▶ _Set of tasks_
A. In the post on copy-on-write below, return the passage starting with "to the admin" and going on through "a bit slow.".
B. According to the post on copy-on-write below, why could the dynamic remount be done in much less than one second? Answer in one to three sentences.
C. In the post on copy-on-write below, what has the writer mostly been tinkering with so that filesystems that do not do sparse files will work better?

▶ _Document section_

From: James W McMechan @ 2004-01-18  8:20 UTC (permalink / raw)
  To: sdw, user-mode-linux-user, user-mode-linux-devel

The stackable COW was not merged,
I have a new more abstracted version I
am working on, but Jeff seemed to want
to replace the LVM driver layer above
the ubd device to implement the COW
features rather then having COW as a
system feature below the ubd layer where
I need it, for it to work like a hardware
function. The LVM system can do its
own snapshot feature above the ubd
driver.
That puts LVM as the user of the UML
setting up a snapshot, and COW being
setup by the host admin completely
outside of the UML invisible (mostly)
to the admin of the UML (guest root)
Which provides two separate but
useful capabilities to the host admin
and the guest admin

Mostly I have been tinkering with the
ISAM style COW so that filesystems
that do not do sparse files will work
better,  but there are a lot of corner
cases to look at. So it is a bit slow.

The Dynamic remount could be done
in much less than one second, if you
prepare as a separate step, then
it is just replacing the file handle in the
device structure with a new handle
all writes before will occur to the
original COW and afterwards all
writes will occur to the new COW
since that is just a single pointer
write, it does not have too many
problems, only closing while running
the snapshot is likely to break things
and once the new COW is in place
the lower layer COWs can be merged
since they are then readonly, if it is
mounted r/w on more than one device
things would get messy, but that is bad
anyway I don't consider it a major
bug, but rather a user problem.

▶ _Collected material_
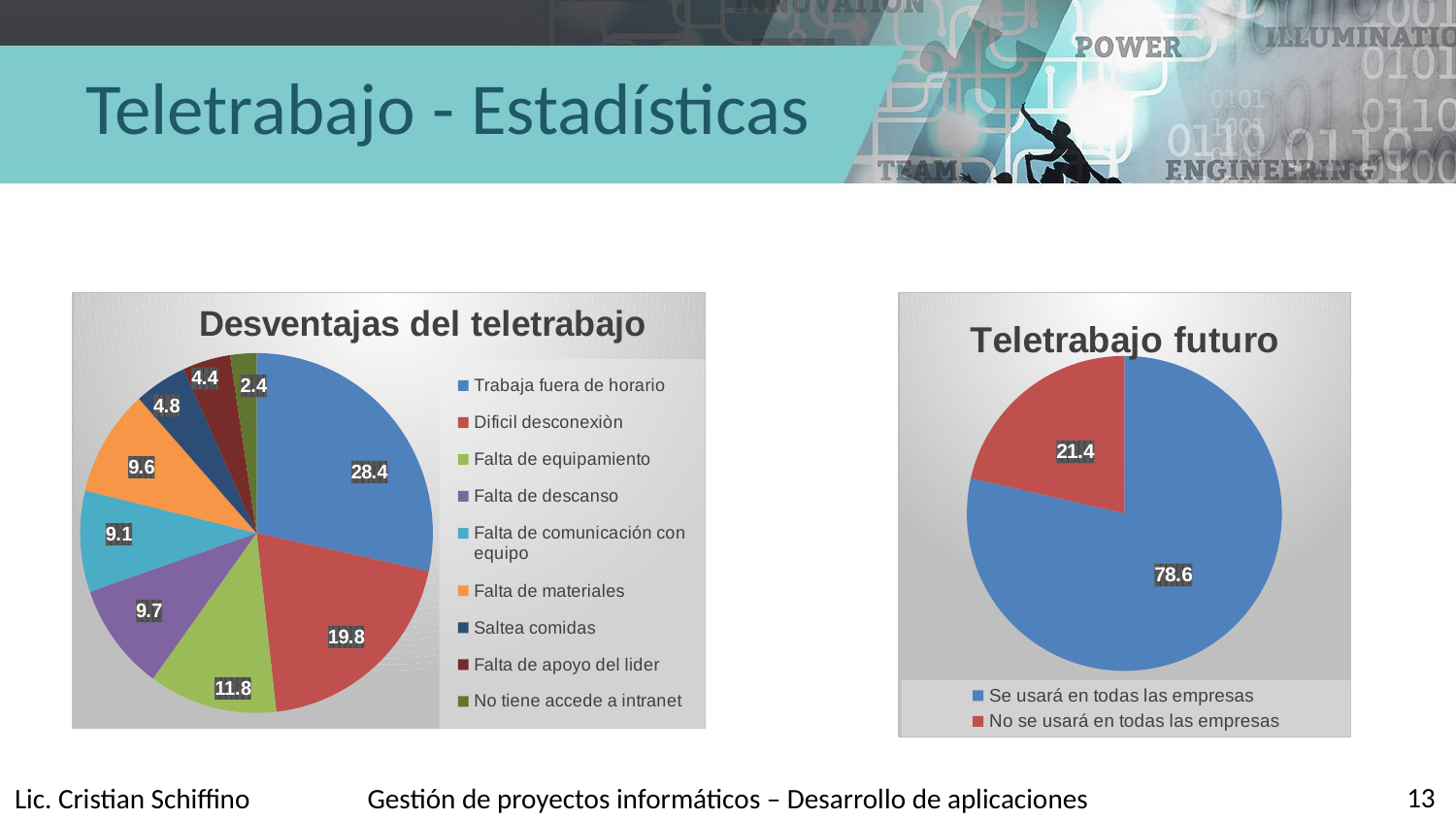
In the 'Desventajas del teletrabajo' chart, what colour is the slice for 'Falta de materiales'? Orange In the 'Desventajas del teletrabajo' chart, what is the value for 'Falta de equipamiento'? 11.8 In the 'Teletrabajo futuro' chart, what is the value for 'No se usará en todas las empresas'? 21.4 In the 'Desventajas del teletrabajo' chart, which category has the smallest slice? No tiene accede a intranet In the 'Teletrabajo futuro' chart, what is the value for 'Se usará en todas las empresas'? 78.6 In the 'Desventajas del teletrabajo' chart, which is larger: 'Saltea comidas' or 'Falta de apoyo del lider'? Saltea comidas What kind of chart is 'Teletrabajo futuro'? Pie chart How many entries does the legend of the 'Teletrabajo futuro' chart list? 2 In the 'Desventajas del teletrabajo' chart, what is the value for 'Trabaja fuera de horario'? 28.4 How many categories does the 'Desventajas del teletrabajo' chart show? 9 In the 'Desventajas del teletrabajo' chart, which category has the largest slice? Trabaja fuera de horario In the 'Desventajas del teletrabajo' chart, what is the difference between 'Trabaja fuera de horario' and 'Dificil desconexiòn'? 8.6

▶ _Answers to the exercise_
A.
to the admin of the UML (guest root)
Which provides two separate but
useful capabilities to the host admin
and the guest admin

Mostly I have been tinkering with the
ISAM style COW so that filesystems
that do not do sparse files will work
better,  but there are a lot of corner
cases to look at. So it is a bit slow.

B. If the preparation is done as a separate step, the remount only replaces the file handle in the device structure with a new handle. This is a single pointer write: all earlier writes go to the original COW and all later writes go to the new COW.

C. The ISAM style COW.